Catatan Cak AT

Pengantar:

Peneliti duduk diam-diam dengan clipboard mereka, menunggu pemilih keluar seperti fotografer yang mengintai burung langka. Di titik ini, muncul pertanyaan filosofis: Apakah hasil survei ini benar-benar akurat, atau hanya sekadar karya seni interpretatif?

Di hari yang tenang, setelah hiruk-pikuk kampanye, TPS menjadi panggung besar jutaan warga mencoblos kartu suara di Pilkada Serentak 2024. Namun, drama sesungguhnya bukan hanya di bilik suara, melainkan di depan TPS, tempat exit poll berlangsung. Di sinilah para pemilih, yang baru saja melaksanakan hak pilih mereka, tiba-tiba diserbu tim survei.

Mereka ditanya hal-hal yang seharusnya bersifat pribadi —dan anehnya, sebagian besar menjawab dengan sukarela. Mungkin mereka merasa seperti bintang film dadakan yang diwawancarai wartawan infotainment. Mereka disodori pertanyaan klasik seperti: “Anda tadi nyoblos siapa, kenapa memilih dia, pendapat Anda tentang pemilu ini?”

Salah satu bintang dalam pertunjukan exit poll tentunya Lingkaran Survei Indonesia (LSI) milik Denny JA. Dengan klaim “Kami paling cepat, kami paling akurat,” LSI telah memposisikan diri sebagai raja Quick Count. Mereka bahkan pernah menerima penghargaan atas selisih terkecil dibandingkan hasil KPU: 0,00%! Ini prestasi langka, hampir seperti memenangkan lotre tanpa membeli tiket.

Bagi yang belum familiar, exit poll itu survei instan yang dilakukan kepada pemilih setelah mereka keluar dari TPS. Jika survei prapemilu seperti peramal yang menebak cuaca, maka exit poll tak ubahnya si pelapor cuaca yang mengabarkan kondisi terkini. Bedanya, si pelapor ini kadang memakai kacamata hitam, jadi tidak selalu melihat semuanya dengan jelas.

Tapi, mari kita akui, exit poll punya daya tarik. Tidak hanya memberikan gambaran cepat tentang hasil pemilu, tapi juga menjadi bahan gosip nasional. Siapa yang menang di DKI? Ridwan Kamil, Dharma Pongrekun, atau Pramono Anung? Di Jawa Timur, apakah Khofifah mampu mempertahankan kursinya, ataukah Risma mengambil alih?

Semua prediksi ini diumumkan secepat mungkin, tentu saja setelah jam sakral pukul 15.00 WIB—karena Mahkamah Konstitusi sudah menetapkan itu. Denny JA senyum-senyum di depan laptop, mengeluarkan bocor halus tiap beberapa menit, berupa meme-meme hasil exit poll lembaganya dengan kalimat-kalimat yang menggemaskan, seperti, “tapi harus kupastikan.”

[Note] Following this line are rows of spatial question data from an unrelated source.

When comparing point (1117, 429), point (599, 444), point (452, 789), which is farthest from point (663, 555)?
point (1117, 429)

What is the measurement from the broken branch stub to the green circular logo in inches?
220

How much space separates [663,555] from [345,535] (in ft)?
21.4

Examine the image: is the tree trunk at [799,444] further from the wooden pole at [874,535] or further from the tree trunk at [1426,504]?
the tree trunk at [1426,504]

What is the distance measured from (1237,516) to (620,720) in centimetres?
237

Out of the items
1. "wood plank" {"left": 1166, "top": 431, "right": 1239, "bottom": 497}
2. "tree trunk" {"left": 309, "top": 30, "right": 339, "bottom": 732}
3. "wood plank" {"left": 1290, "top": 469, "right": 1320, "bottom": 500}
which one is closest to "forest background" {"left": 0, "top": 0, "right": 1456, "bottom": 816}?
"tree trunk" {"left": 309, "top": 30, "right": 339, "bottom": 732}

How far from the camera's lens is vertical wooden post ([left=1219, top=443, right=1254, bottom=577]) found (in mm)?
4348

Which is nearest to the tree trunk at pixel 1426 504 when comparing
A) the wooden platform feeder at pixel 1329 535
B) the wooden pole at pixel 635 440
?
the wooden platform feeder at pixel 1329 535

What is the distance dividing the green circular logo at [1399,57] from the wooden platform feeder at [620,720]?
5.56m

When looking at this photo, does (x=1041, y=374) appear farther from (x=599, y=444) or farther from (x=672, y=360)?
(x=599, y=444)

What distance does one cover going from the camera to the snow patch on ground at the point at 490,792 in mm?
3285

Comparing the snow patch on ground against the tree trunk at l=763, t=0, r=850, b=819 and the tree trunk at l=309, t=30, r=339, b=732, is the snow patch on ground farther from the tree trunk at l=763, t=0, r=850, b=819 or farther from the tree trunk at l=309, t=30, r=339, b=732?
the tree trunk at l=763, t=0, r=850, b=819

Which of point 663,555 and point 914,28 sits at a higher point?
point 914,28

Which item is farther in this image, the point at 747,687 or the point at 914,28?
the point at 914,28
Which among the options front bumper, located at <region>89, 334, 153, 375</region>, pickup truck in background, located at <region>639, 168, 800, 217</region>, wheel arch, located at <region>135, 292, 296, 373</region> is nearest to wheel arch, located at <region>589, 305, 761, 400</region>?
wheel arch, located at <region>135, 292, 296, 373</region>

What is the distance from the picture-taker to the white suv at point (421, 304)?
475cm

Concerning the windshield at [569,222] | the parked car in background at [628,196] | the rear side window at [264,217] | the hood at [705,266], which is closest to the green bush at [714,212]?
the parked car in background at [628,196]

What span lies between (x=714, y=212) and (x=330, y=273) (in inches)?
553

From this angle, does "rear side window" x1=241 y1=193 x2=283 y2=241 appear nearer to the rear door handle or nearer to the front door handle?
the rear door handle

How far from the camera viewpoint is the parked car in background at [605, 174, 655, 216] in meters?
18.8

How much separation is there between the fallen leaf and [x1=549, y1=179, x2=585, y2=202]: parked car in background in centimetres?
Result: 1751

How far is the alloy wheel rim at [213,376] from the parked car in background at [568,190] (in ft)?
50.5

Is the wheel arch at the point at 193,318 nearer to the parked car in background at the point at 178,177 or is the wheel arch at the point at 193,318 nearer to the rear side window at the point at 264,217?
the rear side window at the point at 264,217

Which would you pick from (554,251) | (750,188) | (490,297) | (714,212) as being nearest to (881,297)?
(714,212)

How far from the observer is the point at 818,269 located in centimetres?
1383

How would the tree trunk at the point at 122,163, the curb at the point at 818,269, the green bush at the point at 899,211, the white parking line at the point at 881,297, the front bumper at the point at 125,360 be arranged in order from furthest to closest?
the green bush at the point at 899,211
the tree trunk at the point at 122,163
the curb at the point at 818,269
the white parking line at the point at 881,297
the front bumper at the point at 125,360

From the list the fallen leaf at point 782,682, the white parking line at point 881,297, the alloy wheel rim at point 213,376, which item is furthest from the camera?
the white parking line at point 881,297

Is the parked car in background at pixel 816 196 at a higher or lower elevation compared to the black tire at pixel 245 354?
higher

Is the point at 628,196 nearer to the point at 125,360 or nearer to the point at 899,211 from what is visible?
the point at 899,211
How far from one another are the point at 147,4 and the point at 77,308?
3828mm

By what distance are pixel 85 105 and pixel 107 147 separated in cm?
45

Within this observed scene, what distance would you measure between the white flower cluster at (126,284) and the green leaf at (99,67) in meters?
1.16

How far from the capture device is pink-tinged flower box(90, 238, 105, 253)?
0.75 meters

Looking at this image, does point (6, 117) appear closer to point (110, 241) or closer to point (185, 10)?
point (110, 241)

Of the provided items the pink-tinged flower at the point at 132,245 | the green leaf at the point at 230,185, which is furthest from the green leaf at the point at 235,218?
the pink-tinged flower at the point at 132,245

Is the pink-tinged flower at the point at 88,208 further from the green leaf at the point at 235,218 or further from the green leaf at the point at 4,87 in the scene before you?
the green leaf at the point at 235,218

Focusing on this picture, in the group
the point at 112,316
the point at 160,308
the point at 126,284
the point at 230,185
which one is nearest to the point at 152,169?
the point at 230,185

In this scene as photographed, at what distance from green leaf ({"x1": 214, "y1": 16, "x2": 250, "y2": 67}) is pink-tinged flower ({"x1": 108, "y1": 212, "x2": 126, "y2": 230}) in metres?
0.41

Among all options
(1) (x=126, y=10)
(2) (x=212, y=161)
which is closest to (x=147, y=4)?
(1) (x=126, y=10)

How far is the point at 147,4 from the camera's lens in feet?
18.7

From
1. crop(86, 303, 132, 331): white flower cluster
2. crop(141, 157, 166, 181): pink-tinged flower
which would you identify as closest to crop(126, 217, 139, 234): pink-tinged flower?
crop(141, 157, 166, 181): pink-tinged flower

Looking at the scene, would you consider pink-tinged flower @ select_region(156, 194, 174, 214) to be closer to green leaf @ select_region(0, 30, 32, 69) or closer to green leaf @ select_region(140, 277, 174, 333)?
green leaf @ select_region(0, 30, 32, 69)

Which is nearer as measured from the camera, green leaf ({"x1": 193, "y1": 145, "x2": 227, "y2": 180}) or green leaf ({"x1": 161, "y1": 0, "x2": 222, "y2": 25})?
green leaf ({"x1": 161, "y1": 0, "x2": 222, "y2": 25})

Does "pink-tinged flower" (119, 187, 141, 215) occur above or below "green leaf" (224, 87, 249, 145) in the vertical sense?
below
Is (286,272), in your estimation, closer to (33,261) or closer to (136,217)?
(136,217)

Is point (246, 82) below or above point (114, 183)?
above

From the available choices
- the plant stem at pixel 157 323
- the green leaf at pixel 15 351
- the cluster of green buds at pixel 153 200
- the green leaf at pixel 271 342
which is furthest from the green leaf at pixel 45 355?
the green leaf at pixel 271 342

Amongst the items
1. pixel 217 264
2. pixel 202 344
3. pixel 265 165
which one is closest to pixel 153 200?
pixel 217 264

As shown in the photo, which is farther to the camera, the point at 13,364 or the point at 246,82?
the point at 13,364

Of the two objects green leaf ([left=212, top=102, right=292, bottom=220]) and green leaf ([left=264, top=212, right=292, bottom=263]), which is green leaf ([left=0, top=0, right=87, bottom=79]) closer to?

Metode yang dipakai bukan sembarangan, tapi tetap acak. “Random sampling” adalah mantra yang sering diucapkan oleh lembaga survei. Jangan salah paham, ini bukan acak-acak seperti mengambil kelereng di kantong. TPS yang dipilih untuk exit poll dipilih secara strategis berdasarkan data demografi, pola pemilih, dan lokasi geografis. “Random”-nya lebih mirip memilih menu di restoran cepat saji: terkesan spontan, tapi jelas ada perhitungan matang di balik layar.

Setiap TPS yang dijadikan lokasi survei menjadi semacam “zona rahasia” di mana peneliti duduk diam-diam dengan clipboard mereka, menunggu pemilih keluar seperti fotografer yang mengintai burung langka. Di titik ini, muncul pertanyaan filosofis: Apakah hasil survei ini benar-benar akurat, atau hanya sekadar karya seni interpretatif?

Di lapangan, ketika ditanya, tentu tidak semua pemilih ingin menjawab. Ada yang takut rahasianya bocor, ada yang malas, dan ada juga yang sibuk membungkus bakso langganannya, atau mengambil sajian minuman bir pletok yang disediakan panitia di pojok TPS. Tantangan seperti ini mengingatkan kita bahwa survei tidak hanya soal data, tapi juga soal memahami psikologi manusia.

Dalam jagat survei, LSI bukan hanya pemain lama, tetapi juga inovator. Mereka tidak hanya menggandalkan televisi untuk menyiarkan Quick Count, tetapi juga memanfaatkan Facebook Denny J.A’s World. Dengan tagar #QuickCountRealTime, mereka mengklaim bisa menyajikan data terbaru setiap 10 menit.

Dengan gaya penuh percaya diri, mereka memproklamasikan keakuratan data mereka hanya selisih 0,07% dibandingkan KPU. Bahkan, di masa lalu, mereka mencetak rekor MURI dengan selisih 0,00%. Itu prestasi atau kebetulan kosmis? Kita serahkan pada pembaca.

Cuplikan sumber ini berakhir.